Arizona Supreme Court: Mesquite Power, LLC v. Arizona Department of Revenue
Case No.: CV-23-0016-PR Filed July 22, 2024
ISSUES:
- Whether income from a Power Purchase Agreement can be considered under the income approach to valuation for property tax purposes.
- Whether the “current usage” requirement in A.R.S. §42-11054(C)(1) mandates consideration of the Power Purchase Agreement in property valuation.
DECISION:
- Income from the Power Purchase Agreement may be considered under the income approach to valuation if it constitutes income derivable from the Mesquite Power Plant itself as a base load power plant. The tax court must consider relevant factors to determine if and to what extent the income falls within this category.

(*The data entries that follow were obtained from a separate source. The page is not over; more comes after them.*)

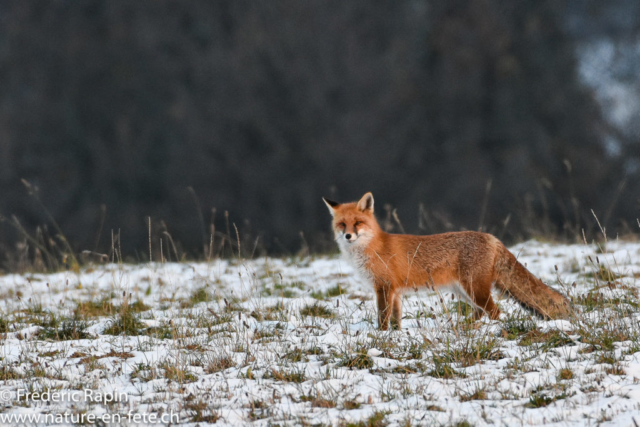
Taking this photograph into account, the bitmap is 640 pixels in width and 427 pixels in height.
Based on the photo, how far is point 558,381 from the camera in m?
4.02

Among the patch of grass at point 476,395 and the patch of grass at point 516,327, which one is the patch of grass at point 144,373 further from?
the patch of grass at point 516,327

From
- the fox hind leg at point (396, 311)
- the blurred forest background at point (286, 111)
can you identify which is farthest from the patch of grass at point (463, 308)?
the blurred forest background at point (286, 111)

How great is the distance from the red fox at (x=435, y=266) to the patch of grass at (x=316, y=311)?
577 mm

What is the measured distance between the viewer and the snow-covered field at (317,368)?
375 centimetres

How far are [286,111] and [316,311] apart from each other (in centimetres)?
2180

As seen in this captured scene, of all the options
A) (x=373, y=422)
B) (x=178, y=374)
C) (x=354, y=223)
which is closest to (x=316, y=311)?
(x=354, y=223)

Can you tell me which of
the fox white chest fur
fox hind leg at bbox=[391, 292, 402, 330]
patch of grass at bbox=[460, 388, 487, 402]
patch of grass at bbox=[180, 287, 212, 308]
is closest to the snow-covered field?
patch of grass at bbox=[460, 388, 487, 402]

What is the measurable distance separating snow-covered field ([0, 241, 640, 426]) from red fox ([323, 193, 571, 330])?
0.24 metres

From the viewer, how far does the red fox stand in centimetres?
574

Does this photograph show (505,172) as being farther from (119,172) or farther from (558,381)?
(558,381)

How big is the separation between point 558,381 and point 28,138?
93.4 feet

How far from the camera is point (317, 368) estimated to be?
457cm

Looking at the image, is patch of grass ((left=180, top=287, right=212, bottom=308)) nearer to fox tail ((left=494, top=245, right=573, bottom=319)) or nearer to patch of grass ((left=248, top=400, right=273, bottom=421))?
patch of grass ((left=248, top=400, right=273, bottom=421))

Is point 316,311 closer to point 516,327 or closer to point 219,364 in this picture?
point 219,364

- The “current usage” requirement does not mandate consideration of the Power Purchase Agreement, as the agreement does not alter or restrict the manner in which the property is used as a base load power plant.
Synopsis:
This case involves the valuation of an electric generation facility (Mesquite Power Plant) for property tax purposes. The Arizona Department of Revenue (ADOR) used a statutory cost-based approach to value the property, which Mesquite challenged using the income approach. The key dispute was whether income from a Power Purchase Agreement should be considered in the valuation. The case applies important principles of property tax law, including the distinction between taxing tangible property and intangible assets, the proper application of the income approach to valuation in rebuttal to ADOR, and the interpretation of “current usage” in property tax statutes.
Outcome of the Case:
The Arizona Supreme Court reversed the tax court’s judgment and remanded the case for further proceedings. The Court vacated the court of appeals’ opinion.